Excerpted text:
================

The cabinet has already given its approval to the prime minister to issue such a letter.
The daily An Nahar said Saniora will send the letter within the coming few hours to U.N. Secretary General Ban Ki-moon requesting to set up the court after several attempts to ratify the draft law for the tribunal in parliament have failed.
Al-Mustaqbal also quoted Telecommunications Minister Marwan Hamadeh as saying the memorandum, which is to be signed by Siniora within the next few hours, calls on the U.N. to move on the international court.
Hamadeh uncovered that the world body would take measures to ratify the tribunal starting mid next week.
As Safir, citing Western diplomatic sources in New York, said the U.N. was likely to approve creation of the court within the next 48 hours.
The sources said the Security Council was expected to meet on Tuesday and thereafter "unanimously" vote to approve the draft law to create the tribunal.
As Safir said the obvious question now was what the next phase would be like following set up of the tribunal in the wake of MP Saad Hariri's announcement of a fresh political initiative to enter into dialogue with the Hezbollah-led opposition.
Hemadeh blames Berri and Assad for adopting tribunal under chapter 7
Minister of Telecommunications, Marwan hamadeh ( L) blamed Speaker Nabih Berri and Syrian president Bashar el Assad attacks for failure to ratify the tribunal by the parliament .
He said if Berri convened the parliament , the tribunal would have been ratified as demanded by the UN , but Berri refused to do so under orders from Syria. This is why we were left with no other choice but to go ahead with the tribunal under Chapter 7.
Hemaded said Assad's attacks against the tribunal are solid proof of the involvement of the Syrian regime in the murder of Hariri. Assad in a recent phone discussion with UN secretary General, he threatened to set the whole region on fire starting from the Caspian sea to the Mediterranean sea, if the tribunal is adopted by the UN.
Update: Siniora 's letter sent to UN
Prime Minister Fouad Siniora on Monday sent a strongly worded request to the U.N. urging the world body to take a "binding decision" to set up an international tribunal to prosecute suspects in the 2005 assassination of former PM Rafik Hariri and the other related crimes.
Information Minister Ghazi Aridi told reporters at the end of a cabinet meeting Monday evening that Siniora sent the letter earlier in the day urging U.N. Secretary General Ban Ki-moon to establish the court after several attempts to ratify the draft law in the parliament have failed.
"In a letter sent this morning, the prime minister made a strong request to Ban Ki-moon to ask the Security Council to take a binding decision," Aridi said.
Aridi read out Siniora's letter which said: "The Lebanese government believes that the time has come for the Security Council to help make the special tribunal for Lebanon a reality.

================

Task inputs:

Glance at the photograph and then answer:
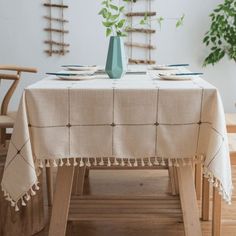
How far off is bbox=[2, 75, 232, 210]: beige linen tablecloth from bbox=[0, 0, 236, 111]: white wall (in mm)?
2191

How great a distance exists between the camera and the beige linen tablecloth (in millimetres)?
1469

================

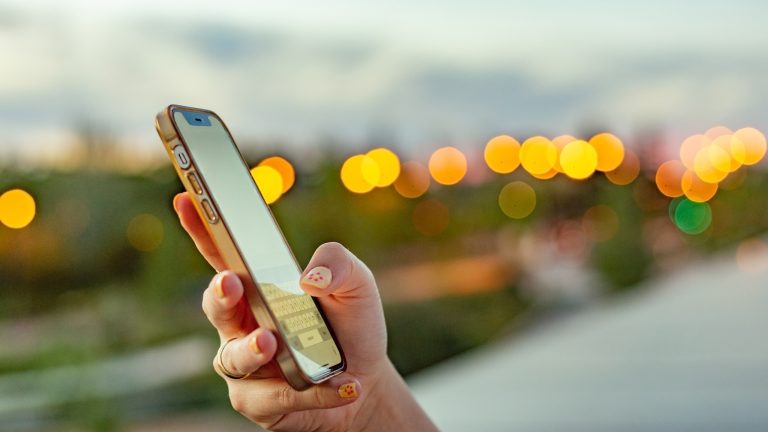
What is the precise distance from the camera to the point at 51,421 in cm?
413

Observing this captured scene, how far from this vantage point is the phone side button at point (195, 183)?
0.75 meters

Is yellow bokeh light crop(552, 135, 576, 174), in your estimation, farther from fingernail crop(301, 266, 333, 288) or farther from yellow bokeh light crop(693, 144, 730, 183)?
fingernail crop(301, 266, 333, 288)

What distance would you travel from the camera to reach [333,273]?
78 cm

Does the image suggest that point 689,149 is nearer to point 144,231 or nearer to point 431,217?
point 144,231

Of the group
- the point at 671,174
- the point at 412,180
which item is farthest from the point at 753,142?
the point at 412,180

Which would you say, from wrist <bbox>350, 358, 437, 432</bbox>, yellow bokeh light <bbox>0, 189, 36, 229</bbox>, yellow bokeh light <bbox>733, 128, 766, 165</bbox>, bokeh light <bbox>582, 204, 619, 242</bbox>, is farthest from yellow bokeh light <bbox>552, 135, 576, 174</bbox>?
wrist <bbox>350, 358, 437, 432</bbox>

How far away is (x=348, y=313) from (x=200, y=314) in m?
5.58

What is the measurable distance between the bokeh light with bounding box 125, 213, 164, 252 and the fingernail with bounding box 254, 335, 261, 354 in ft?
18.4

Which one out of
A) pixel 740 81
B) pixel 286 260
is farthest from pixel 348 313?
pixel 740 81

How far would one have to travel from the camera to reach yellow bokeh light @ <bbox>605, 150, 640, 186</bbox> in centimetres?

================

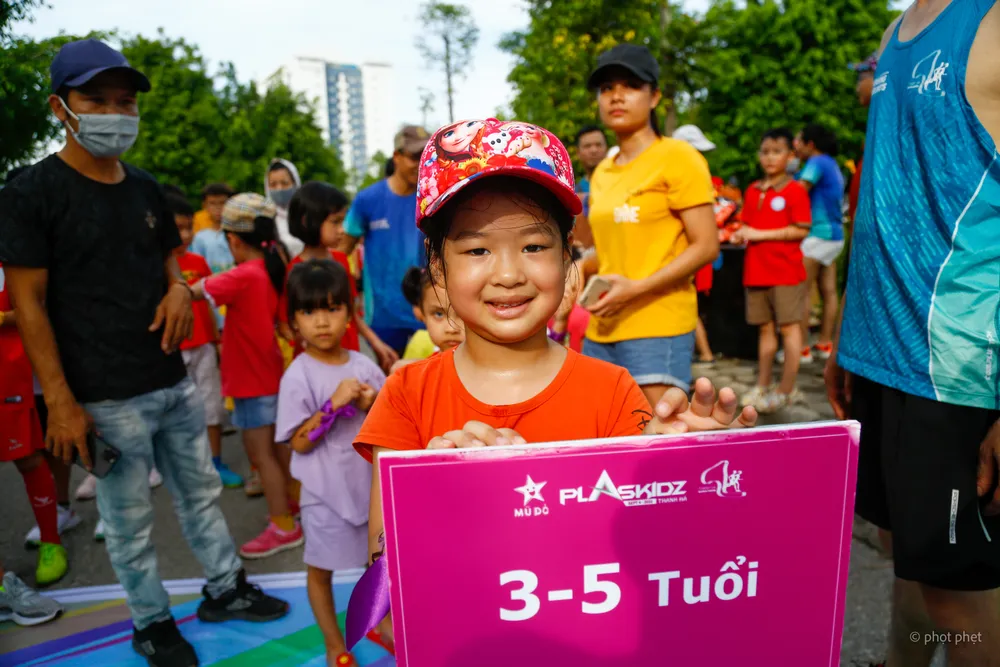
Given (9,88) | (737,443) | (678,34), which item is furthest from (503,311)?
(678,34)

================

Stated problem 1:
Count the lines of the records that contain the word "yellow", and give only the number.
Stated problem 2:
Go on with the text above on the Hariri tribunal, continuing from its last sentence.

Final answer 1:
3

Final answer 2:
"We therefore ask as a matter of urgency to put before the Security Council our request that the special tribunal be put into effect.
"A binding decision regarding the tribunal on the part of the Security Council will be fully consistent with the importance the U.N. has attached to this matter from the outset, when the investigation commission was established."
He was referring to a U.N. commission of inquiry, now headed by Serge Brammertz of Belgium, which has implicated senior Syrian officials and their Lebanese allies in the killing of Hariri.
The tribunal, the heart of Lebanon's worst political crisis, has been a major issue that has divided Lebanon into pro and anti-Syrian camps.
All six pro-Syrian government ministers quit last November, the night before the tribunal was to be discussed by the cabinet.
Both House Speaker Nabih Berri and pro-Syrian President Emile Lahoud have since refused to recognize the democratically elected government. Initially Berri ( during a trip to Iran) recognized the government but later changed his mind under pressure from Iran and Syria.
The Hezbollah-led opposition has made plain it strongly opposes any move by the Security Council to impose the international court under Chapter 7 of the U.N. Charter, so Siniora's action is likely to inflame the political crisis which has seen opposition supporters camped outside his offices for months.
"We say no to the establishment of a tribunal under Chapter Seven," Hezbollah leader Sayyed Hassan Nasrallah, a key Syrian ally, said earlier this month.
Siniora's government accuses the opposition of deliberately blocking ratification of the tribunal blueprint, which has already been endorsed by the Security Council, at the behest of their Syrian masters.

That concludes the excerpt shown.